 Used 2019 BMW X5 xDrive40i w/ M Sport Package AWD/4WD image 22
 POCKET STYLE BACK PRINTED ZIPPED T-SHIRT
--
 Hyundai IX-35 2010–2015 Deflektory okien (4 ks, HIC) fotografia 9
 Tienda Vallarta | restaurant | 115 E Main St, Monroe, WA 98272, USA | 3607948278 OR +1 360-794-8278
==
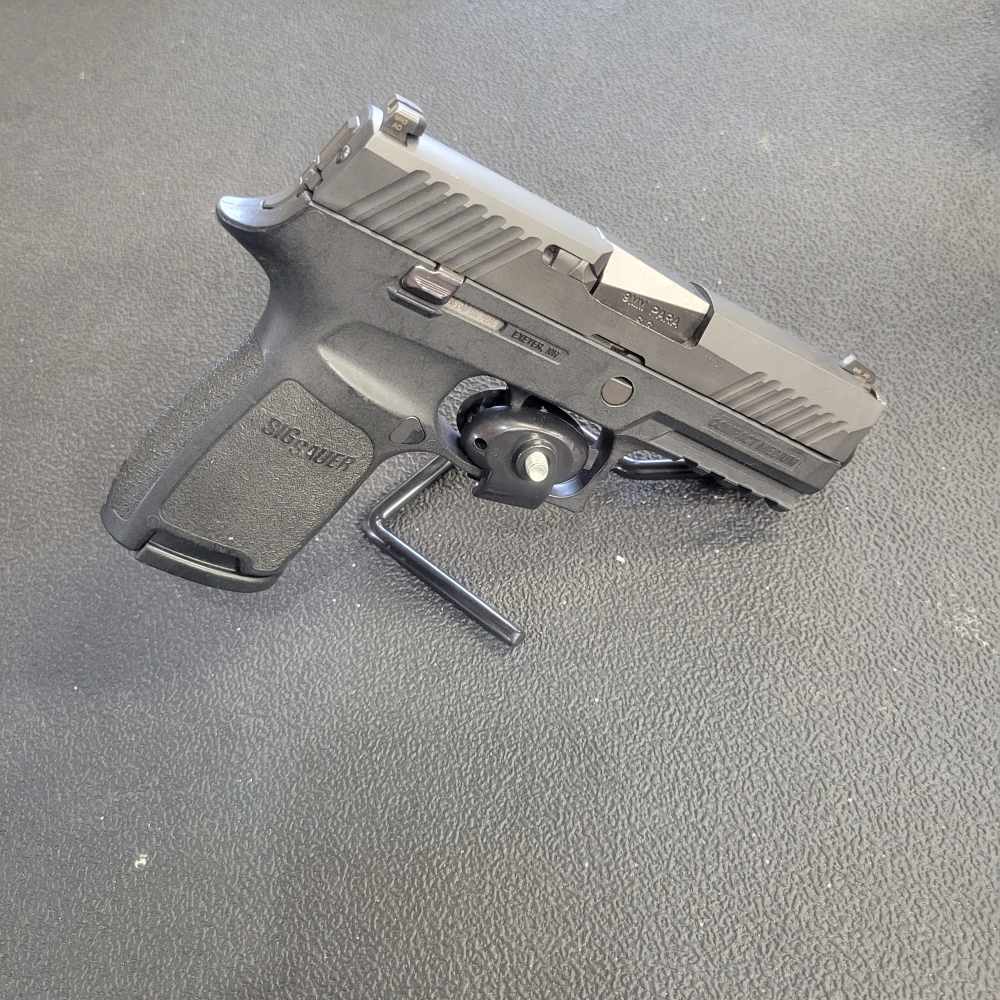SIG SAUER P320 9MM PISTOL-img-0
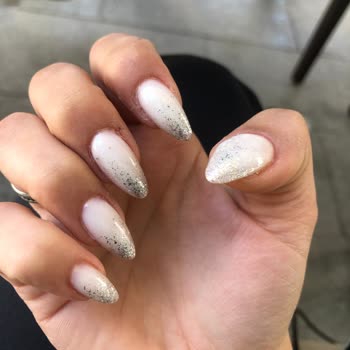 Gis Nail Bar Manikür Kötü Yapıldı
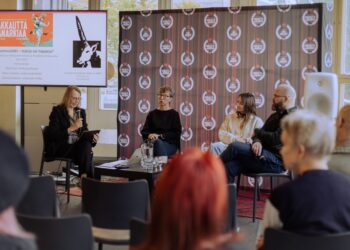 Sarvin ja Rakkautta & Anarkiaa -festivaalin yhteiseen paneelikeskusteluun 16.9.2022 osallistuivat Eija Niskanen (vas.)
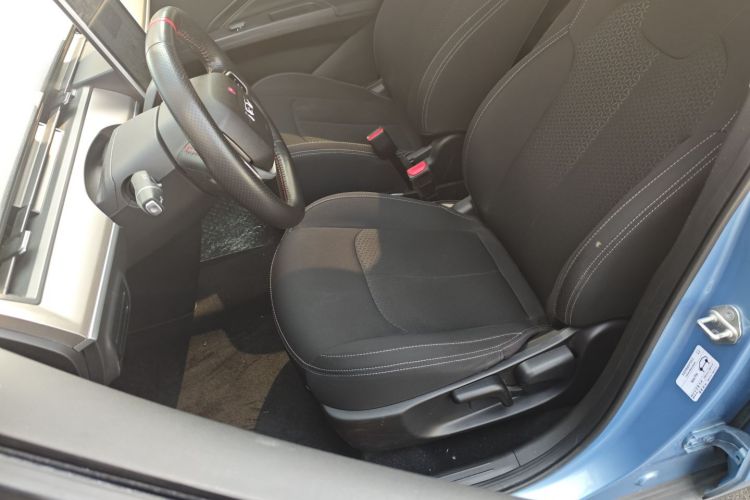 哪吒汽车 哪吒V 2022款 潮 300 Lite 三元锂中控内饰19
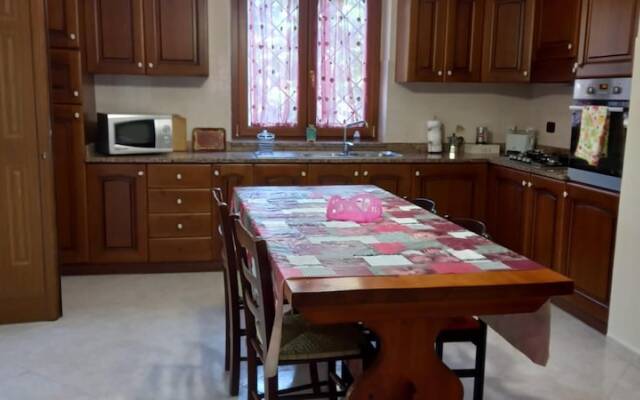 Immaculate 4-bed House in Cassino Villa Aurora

[What is needed]
Update the items starting at "SIG SAUER P320 9MM PISTOL-img-0" and ending at "哪吒汽车 哪吒V 2022款 潮 300 Lite 三元锂中控内饰19" by replacing "Nail Bar" with "Beauty Salon", keeping everything else the same. Leave the pictures out of your answer.

[Answer]
SIG SAUER P320 9MM PISTOL-img-0
 Gis Beauty Salon Manikür Kötü Yapıldı
 Sarvin ja Rakkautta & Anarkiaa -festivaalin yhteiseen paneelikeskusteluun 16.9.2022 osallistuivat Eija Niskanen (vas.)
 哪吒汽车 哪吒V 2022款 潮 300 Lite 三元锂中控内饰19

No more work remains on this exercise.